-- Start of EXCERPT --

Plaintiff also states that on January 13, 2022, Defendant Cutter approached him with a food tray and asked if he wanted it, and when he said yes, “[Defendant] Cutter said “stop f***** the staff and then walk[ed] off” [Id.]. Plaintiff then states the prison must serve inmates food and cannot deny it as retaliation, and that this Defendant is very unprofessional [Id.]. Additionally, on January 15, 2022, Plaintiff filed a grievance about Defendant Officer Cutter not picking up trash or providing cleaning supplies, and Defendant Cutter then ignored him [Id.].

Plaintiff then generally claims that prisoners' mail does not always get passed out and their food is always cold before again stating that his treatment is unacceptable and prison officials have not responded to his complaints about his issues, including the denial of job programs and sanitation [Id.].

Plaintiff additionally asserts that on February 9, 2022, Defendant Cpl. “‘Coleman and S.T.G. Patterns'” (“STG Patterns”) searched his unit and told him to strip naked and squat three different times [Id. at 6]. Plaintiff complied, and Defendant Cpl. Coleman then made him “bend over and spread [] his butt, ” at which point Plaintiff said, “this was too much” and that he had never been “dehumanized in such a manner” during his eleven years of incarceration [Id.]. Plaintiff also states that an unspecified officer then told him to put the hands he used “to spread his butt” inside his mouth [Id.]. When Plaintiff later returned to his cell after the search, he noticed his legal mail was open and asked STG Patterns who had opened it, and STG Patterns stated that he had done it and that he had the right to do so [Id.]. Plaintiff states that he does not dispute that STG Patterns had a right to open the mail, but he claims that inmates must be present when their legal mail is opened and states that he filed a grievance about this matter as well [Id.].

Plaintiff has sued NECX Warden Bert Boyd, BCCX Warden A.W. Cobble, Officer Cutter, and Cpl. Coleman [Id. at 1, 3]. As relief, he seeks damages for emotional distress and abuse of power from Defendants Cutter and Cpl. Coleman, a change in policy and procedure from Defendant Wardens Boyd and Cobble, and a transfer from BCCX [Id. at 4]. Petitioner further requests proper steps for trash procedures, sanitary showers, legal aid, reading material, food trays to be given out on time, and inmate mail to be passed out within the same day [Id. at 7].

Additionally, in his motion to incorporate documents into the complaint which, as set forth above, the Court interprets as a motion to supplement the complaint, Plaintiff states that he has pending grievances [Doc. 4 p. 2]. Plaintiff also states that strip searches must be for a reasonably legitimate penological interest and should not be humiliating, excessive, or used to intimidate or punish, and that Defendant Cpl. Coleman had no justification for his “invasive inappropriate search” of Plaintiff [Id.].

Plaintiff next claims that he is being denied proper exercise, including outdoor exercise, in violation of his rights under the Eighth Amendment and has not had recreation in three months [Id.]. Plaintiff specifically asserts that Officer Gore has denied him and others recreation because “[their] room was not in order” [Id.]. Plaintiff also alleges that BCCX prisoners do not get cleaning supplies, that he requested clothing but has not yet received underwear, that he has no cable outlet in his current segregation housing and there is no legitimate reason for his restricted housing, and that BCCX has a discriminatory policy that violates his right to Equal Protection because everyone else transferred with him on November 4, 2021 is housed in Site 2 or Unit 25 “with STG status and are given a reclass” [Id.].

-- End of EXCERPT --
-- Start of EXTRACTED DATA --

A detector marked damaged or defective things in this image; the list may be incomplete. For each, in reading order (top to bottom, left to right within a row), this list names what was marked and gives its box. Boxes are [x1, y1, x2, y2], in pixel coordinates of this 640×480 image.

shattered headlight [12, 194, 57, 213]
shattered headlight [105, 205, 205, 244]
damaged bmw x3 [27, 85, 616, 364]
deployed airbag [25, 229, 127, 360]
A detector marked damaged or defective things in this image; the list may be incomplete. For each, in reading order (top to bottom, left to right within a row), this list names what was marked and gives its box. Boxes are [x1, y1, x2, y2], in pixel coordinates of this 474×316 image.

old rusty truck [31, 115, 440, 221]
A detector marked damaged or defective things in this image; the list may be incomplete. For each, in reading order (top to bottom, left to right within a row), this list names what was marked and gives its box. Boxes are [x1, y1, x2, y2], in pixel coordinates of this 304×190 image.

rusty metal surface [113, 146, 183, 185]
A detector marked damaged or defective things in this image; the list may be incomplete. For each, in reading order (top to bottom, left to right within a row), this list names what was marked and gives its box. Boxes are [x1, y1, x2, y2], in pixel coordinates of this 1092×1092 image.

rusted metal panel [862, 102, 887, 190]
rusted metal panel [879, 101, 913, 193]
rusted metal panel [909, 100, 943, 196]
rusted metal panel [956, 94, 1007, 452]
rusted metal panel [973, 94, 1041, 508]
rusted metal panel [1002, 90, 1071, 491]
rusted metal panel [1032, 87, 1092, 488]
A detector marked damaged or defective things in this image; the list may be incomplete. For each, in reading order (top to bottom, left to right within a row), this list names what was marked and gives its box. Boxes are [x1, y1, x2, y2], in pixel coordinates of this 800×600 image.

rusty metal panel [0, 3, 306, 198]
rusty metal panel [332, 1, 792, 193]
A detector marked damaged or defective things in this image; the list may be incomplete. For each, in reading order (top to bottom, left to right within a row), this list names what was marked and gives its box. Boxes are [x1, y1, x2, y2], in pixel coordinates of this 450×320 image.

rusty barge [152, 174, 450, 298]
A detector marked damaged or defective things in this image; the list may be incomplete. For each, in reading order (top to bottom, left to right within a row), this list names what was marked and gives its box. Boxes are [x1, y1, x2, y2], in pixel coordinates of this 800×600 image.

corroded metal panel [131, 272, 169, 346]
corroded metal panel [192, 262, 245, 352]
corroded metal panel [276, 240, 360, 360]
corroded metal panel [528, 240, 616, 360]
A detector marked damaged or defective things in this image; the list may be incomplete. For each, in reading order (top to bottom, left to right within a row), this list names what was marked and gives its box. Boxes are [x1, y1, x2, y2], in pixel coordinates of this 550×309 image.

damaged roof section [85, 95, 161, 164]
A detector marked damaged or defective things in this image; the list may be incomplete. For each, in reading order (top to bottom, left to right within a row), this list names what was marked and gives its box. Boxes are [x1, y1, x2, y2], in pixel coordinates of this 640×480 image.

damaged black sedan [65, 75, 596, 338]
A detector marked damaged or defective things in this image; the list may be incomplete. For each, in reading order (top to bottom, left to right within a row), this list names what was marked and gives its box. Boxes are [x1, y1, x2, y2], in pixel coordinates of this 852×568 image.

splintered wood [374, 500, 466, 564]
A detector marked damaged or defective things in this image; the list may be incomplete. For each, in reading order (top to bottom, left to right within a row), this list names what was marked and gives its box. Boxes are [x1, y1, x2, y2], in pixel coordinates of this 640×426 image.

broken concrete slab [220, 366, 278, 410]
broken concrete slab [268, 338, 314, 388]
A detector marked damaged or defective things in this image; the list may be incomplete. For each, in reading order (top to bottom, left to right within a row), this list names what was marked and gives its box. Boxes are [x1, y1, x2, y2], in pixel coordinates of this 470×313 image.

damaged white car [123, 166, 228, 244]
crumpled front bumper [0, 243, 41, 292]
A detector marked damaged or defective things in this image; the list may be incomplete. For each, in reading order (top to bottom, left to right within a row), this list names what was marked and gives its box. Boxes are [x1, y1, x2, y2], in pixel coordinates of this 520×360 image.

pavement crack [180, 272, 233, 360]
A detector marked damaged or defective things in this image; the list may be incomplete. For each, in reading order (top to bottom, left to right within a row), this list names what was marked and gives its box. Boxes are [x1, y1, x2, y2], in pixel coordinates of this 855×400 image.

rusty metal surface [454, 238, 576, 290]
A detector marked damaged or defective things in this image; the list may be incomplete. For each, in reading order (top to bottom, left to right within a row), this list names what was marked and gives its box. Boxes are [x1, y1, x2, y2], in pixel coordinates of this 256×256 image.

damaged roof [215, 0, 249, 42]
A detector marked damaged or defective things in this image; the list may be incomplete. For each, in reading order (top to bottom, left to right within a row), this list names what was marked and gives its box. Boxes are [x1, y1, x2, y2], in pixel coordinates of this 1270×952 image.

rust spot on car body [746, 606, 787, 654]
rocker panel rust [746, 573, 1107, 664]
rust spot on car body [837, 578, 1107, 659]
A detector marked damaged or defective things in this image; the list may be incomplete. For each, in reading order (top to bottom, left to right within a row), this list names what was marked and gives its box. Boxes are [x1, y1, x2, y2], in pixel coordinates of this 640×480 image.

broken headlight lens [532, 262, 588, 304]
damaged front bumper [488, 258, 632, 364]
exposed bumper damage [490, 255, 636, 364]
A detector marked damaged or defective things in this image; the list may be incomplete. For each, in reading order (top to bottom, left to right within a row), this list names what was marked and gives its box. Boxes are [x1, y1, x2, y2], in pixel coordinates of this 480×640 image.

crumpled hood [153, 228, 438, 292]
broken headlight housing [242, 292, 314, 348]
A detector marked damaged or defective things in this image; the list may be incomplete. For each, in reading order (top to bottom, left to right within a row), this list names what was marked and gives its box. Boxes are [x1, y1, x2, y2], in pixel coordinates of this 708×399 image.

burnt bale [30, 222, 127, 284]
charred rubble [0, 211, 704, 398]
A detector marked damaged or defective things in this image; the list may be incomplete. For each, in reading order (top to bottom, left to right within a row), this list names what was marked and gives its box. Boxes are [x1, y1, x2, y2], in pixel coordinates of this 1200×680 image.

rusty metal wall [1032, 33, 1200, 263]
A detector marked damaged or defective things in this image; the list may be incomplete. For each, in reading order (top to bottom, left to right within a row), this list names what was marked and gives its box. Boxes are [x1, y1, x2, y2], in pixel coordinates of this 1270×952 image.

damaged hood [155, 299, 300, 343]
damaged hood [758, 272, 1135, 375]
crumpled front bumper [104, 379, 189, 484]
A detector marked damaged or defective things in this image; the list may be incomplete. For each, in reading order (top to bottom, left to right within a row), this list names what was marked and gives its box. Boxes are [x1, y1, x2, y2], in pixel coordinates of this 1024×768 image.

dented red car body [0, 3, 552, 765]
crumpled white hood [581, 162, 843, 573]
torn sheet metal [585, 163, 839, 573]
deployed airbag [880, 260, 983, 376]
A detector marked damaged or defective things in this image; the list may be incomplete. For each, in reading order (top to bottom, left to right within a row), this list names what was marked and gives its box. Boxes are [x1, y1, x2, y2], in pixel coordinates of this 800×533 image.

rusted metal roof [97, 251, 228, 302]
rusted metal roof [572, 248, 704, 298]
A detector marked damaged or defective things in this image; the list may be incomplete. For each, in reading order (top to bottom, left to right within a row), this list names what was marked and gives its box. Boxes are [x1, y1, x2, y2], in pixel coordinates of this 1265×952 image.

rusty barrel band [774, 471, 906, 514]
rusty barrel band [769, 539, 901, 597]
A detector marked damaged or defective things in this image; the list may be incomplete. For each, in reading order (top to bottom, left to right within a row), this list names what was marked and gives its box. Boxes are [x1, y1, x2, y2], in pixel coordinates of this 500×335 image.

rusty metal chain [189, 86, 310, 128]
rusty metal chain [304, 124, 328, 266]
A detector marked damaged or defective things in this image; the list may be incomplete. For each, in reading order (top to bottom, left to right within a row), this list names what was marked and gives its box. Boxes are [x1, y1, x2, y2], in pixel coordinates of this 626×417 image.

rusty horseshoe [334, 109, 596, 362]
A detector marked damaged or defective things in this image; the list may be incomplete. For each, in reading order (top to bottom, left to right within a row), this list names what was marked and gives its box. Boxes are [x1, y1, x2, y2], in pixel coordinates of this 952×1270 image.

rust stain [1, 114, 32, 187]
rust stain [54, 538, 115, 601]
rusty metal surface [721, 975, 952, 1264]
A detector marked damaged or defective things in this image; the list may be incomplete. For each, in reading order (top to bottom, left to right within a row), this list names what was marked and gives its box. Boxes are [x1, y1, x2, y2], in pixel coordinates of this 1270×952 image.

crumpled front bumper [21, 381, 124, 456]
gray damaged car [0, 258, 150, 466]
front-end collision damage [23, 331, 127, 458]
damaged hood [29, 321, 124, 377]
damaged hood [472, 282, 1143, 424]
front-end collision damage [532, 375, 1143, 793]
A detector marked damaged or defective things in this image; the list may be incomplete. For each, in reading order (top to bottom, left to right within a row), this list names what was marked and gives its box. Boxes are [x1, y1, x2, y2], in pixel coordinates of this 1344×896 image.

-- End of EXTRACTED DATA --

> [TASK TO CARRY OUT] From the court excerpt, transcribe the passage between "Plaintiff has sued" and "[Id. at 7].", inclusive.

> [RESULT]
Plaintiff has sued NECX Warden Bert Boyd, BCCX Warden A.W. Cobble, Officer Cutter, and Cpl. Coleman [Id. at 1, 3]. As relief, he seeks damages for emotional distress and abuse of power from Defendants Cutter and Cpl. Coleman, a change in policy and procedure from Defendant Wardens Boyd and Cobble, and a transfer from BCCX [Id. at 4]. Petitioner further requests proper steps for trash procedures, sanitary showers, legal aid, reading material, food trays to be given out on time, and inmate mail to be passed out within the same day [Id. at 7].